RabbitMQ quorum queues - have node automatically rejoin

matpen

7/13/23, 4:45 PM

I am exploring RabbitMQ quorum queues to improve HA for some services in a Kubernetes cluster. As I am reading, they are designed with data safety in mind.

However, the chapter "Managing Replicas" states:

Replicas of a quorum queue are explicitly managed by the operator.

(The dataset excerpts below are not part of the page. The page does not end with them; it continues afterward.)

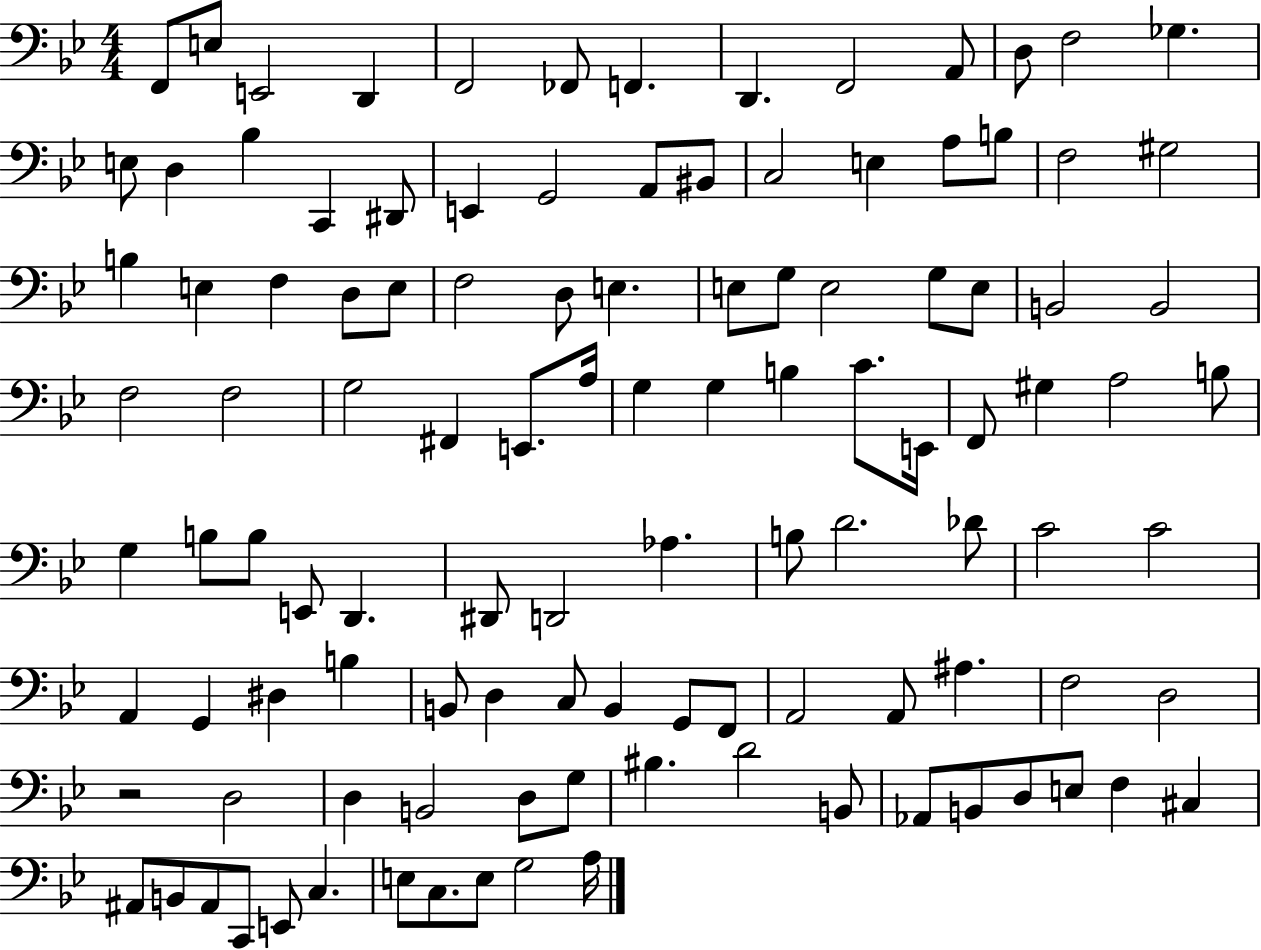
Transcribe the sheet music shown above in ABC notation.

X:1
T:Untitled
M:4/4
L:1/4
K:Bb
F,,/2 E,/2 E,,2 D,, F,,2 _F,,/2 F,, D,, F,,2 A,,/2 D,/2 F,2 _G, E,/2 D, _B, C,, ^D,,/2 E,, G,,2 A,,/2 ^B,,/2 C,2 E, A,/2 B,/2 F,2 ^G,2 B, E, F, D,/2 E,/2 F,2 D,/2 E, E,/2 G,/2 E,2 G,/2 E,/2 B,,2 B,,2 F,2 F,2 G,2 ^F,, E,,/2 A,/4 G, G, B, C/2 E,,/4 F,,/2 ^G, A,2 B,/2 G, B,/2 B,/2 E,,/2 D,, ^D,,/2 D,,2 _A, B,/2 D2 _D/2 C2 C2 A,, G,, ^D, B, B,,/2 D, C,/2 B,, G,,/2 F,,/2 A,,2 A,,/2 ^A, F,2 D,2 z2 D,2 D, B,,2 D,/2 G,/2 ^B, D2 B,,/2 _A,,/2 B,,/2 D,/2 E,/2 F, ^C, ^A,,/2 B,,/2 ^A,,/2 C,,/2 E,,/2 C, E,/2 C,/2 E,/2 G,2 A,/4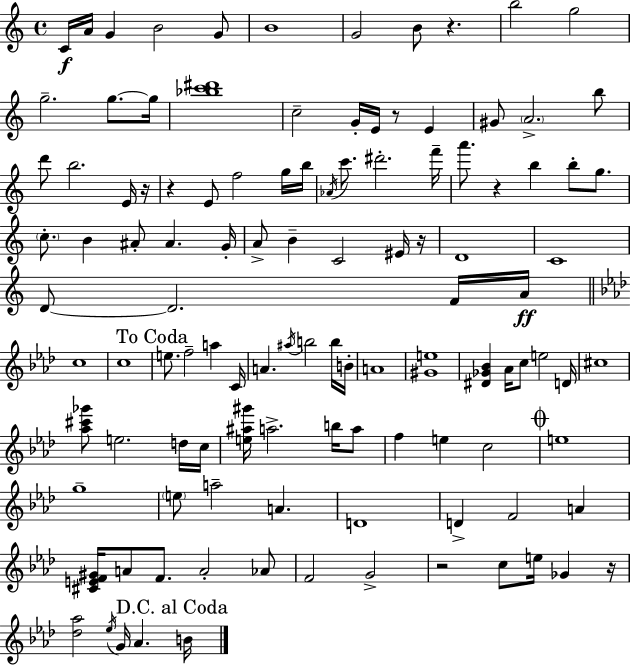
C4/s A4/s G4/q B4/h G4/e B4/w G4/h B4/e R/q. B5/h G5/h G5/h. G5/e. G5/s [Bb5,C6,D#6]/w C5/h G4/s E4/s R/e E4/q G#4/e A4/h. B5/e D6/e B5/h. E4/s R/s R/q E4/e F5/h G5/s B5/s Ab4/s C6/e. D#6/h. F6/s A6/e. R/q B5/q B5/e G5/e. C5/e. B4/q A#4/e A#4/q. G4/s A4/e B4/q C4/h EIS4/s R/s D4/w C4/w D4/e D4/h. F4/s A4/s C5/w C5/w E5/e. F5/h A5/q C4/s A4/q. A#5/s B5/h B5/s B4/s A4/w [G#4,E5]/w [D#4,Gb4,Bb4]/q Ab4/s C5/e E5/h D4/s C#5/w [Ab5,C#6,Gb6]/e E5/h. D5/s C5/s [E5,A#5,G#6]/s A5/h. B5/s A5/e F5/q E5/q C5/h E5/w G5/w E5/e A5/h A4/q. D4/w D4/q F4/h A4/q [C#4,E4,F4,G#4]/s A4/e F4/e. A4/h Ab4/e F4/h G4/h R/h C5/e E5/s Gb4/q R/s [Db5,Ab5]/h Eb5/s G4/s Ab4/q. B4/s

When a new node is added to the cluster, it will host no quorum queue replicas unless the operator explicitly adds it to a member (replica) list of a quorum queue or a set of quorum queues.

It seems therefore that, in case of disruptions (especially involuntary), the following situation could arise (for a 3-nodes cluster):

after a disruption a node would go down: the other two nodes still compose the majority and will "keep the queue alive", possibly electing a new leader;
kubernetes will provide a new node (pod) to replace the failed node; the new node will automatically rejoin the RabbitMQ cluster, but
unless the operator manually intervenes, the new node will not contribute to the existing quorum queues;
for a 3-nodes cluster, this means that there is no HA anymore: if, sometime in the future, one of the other nodes fails, the queue is effectively lost;

Is there any way to mitigate this scenario? Is it, for example, possible to have nodes automatically rejoin all existing quorum queue clusters? Maybe by maintaining a list of "startup commands" (which run after RabbitMQ starts) to which we could add the rejoin commands?

0 + 0

high-availability

rabbitmq

kubernetes

Mikołaj Głodziak

7/14/23, 3:09 PM

Which version of Kubernetes did you use and how did you set up the cluster? Did you use bare metal installation or some cloud provider? It is important to reproduce your problem.

Score:1

Server

Luke Bakken

7/16/23, 3:32 PM

The RabbitMQ team highly recommends the use of the official Kubernetes operator - https://www.rabbitmq.com/kubernetes/operator/operator-overview.html

Aside from that, here's what the local k8s expert has to say:

Kubernetes will not just randomly delete a persistent volume - if the node went down for some reason, it will start with the same name and the same data

As long as the same name and data is used, the "new" node will join just as if it were the old one.

There are probably scenarios that require manual intervention but they aren't as frequent as you'd think.

_{NOTE: the RabbitMQ team monitors the rabbitmq-users mailing list and only sometimes answers questions on StackOverflow.}

0 + 0

Elon Musk

I sit in a Tesla and translated this thread with Ai:

EN: RabbitMQ quorum queues - have node automatically rejoin

TH: คิวโควรัม RabbitMQ - ให้โหนดเข้าร่วมใหม่โดยอัตโนมัติ

RO: Cozi de cvorum RabbitMQ - au nodul să se reunească automat

RU: Очереди кворума RabbitMQ - автоматическое повторное присоединение узла

VI: Hàng đợi đại biểu RabbitMQ - có nút tự động tham gia lại

Post an answer

Most people don’t grasp that asking a lot of questions unlocks learning and improves interpersonal bonding. In Alison’s studies, for example, though people could accurately recall how many questions had been asked in their conversations, they didn’t intuit the link between questions and liking. Across four studies, in which participants were engaged in conversations themselves or read transcripts of others’ conversations, people tended not to realize that question asking would influence—or had influenced—the level of amity between the conversationalists.